> [Data in this exercise]:
● ● ●

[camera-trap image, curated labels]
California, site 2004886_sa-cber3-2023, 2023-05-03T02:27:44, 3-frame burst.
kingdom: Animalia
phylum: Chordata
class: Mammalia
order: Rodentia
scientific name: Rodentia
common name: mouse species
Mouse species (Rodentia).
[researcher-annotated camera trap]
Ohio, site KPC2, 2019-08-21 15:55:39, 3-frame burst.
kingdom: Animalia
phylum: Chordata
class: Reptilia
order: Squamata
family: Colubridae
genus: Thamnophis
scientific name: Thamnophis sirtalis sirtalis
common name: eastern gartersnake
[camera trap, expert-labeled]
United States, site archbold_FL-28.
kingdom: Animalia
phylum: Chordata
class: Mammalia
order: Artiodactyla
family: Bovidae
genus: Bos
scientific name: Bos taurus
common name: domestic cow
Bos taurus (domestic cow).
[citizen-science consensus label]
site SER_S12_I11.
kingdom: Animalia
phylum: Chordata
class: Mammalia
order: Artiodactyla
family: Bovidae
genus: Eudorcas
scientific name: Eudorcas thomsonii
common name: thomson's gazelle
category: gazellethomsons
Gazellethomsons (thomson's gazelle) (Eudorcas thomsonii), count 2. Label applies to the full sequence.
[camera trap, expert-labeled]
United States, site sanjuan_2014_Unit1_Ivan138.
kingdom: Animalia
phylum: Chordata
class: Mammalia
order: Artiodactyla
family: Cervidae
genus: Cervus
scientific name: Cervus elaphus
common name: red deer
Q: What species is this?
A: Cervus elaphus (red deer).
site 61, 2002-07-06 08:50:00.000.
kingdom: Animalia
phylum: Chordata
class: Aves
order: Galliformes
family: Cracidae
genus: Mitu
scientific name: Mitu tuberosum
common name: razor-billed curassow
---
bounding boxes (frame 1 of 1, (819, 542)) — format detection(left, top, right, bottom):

● ● ●

> [Exercise directions]:
All of the material must be written out again without any change.

> [Task output]:
[camera-trap image, curated labels]
California, site 2004886_sa-cber3-2023, 2023-05-03T02:27:44, 3-frame burst.
kingdom: Animalia
phylum: Chordata
class: Mammalia
order: Rodentia
scientific name: Rodentia
common name: mouse species
Mouse species (Rodentia).
[researcher-annotated camera trap]
Ohio, site KPC2, 2019-08-21 15:55:39, 3-frame burst.
kingdom: Animalia
phylum: Chordata
class: Reptilia
order: Squamata
family: Colubridae
genus: Thamnophis
scientific name: Thamnophis sirtalis sirtalis
common name: eastern gartersnake
[camera trap, expert-labeled]
United States, site archbold_FL-28.
kingdom: Animalia
phylum: Chordata
class: Mammalia
order: Artiodactyla
family: Bovidae
genus: Bos
scientific name: Bos taurus
common name: domestic cow
Bos taurus (domestic cow).
[citizen-science consensus label]
site SER_S12_I11.
kingdom: Animalia
phylum: Chordata
class: Mammalia
order: Artiodactyla
family: Bovidae
genus: Eudorcas
scientific name: Eudorcas thomsonii
common name: thomson's gazelle
category: gazellethomsons
Gazellethomsons (thomson's gazelle) (Eudorcas thomsonii), count 2. Label applies to the full sequence.
[camera trap, expert-labeled]
United States, site sanjuan_2014_Unit1_Ivan138.
kingdom: Animalia
phylum: Chordata
class: Mammalia
order: Artiodactyla
family: Cervidae
genus: Cervus
scientific name: Cervus elaphus
common name: red deer
Q: What species is this?
A: Cervus elaphus (red deer).
site 61, 2002-07-06 08:50:00.000.
kingdom: Animalia
phylum: Chordata
class: Aves
order: Galliformes
family: Cracidae
genus: Mitu
scientific name: Mitu tuberosum
common name: razor-billed curassow
---
bounding boxes (frame 1 of 1, (819, 542)) — format detection(left, top, right, bottom):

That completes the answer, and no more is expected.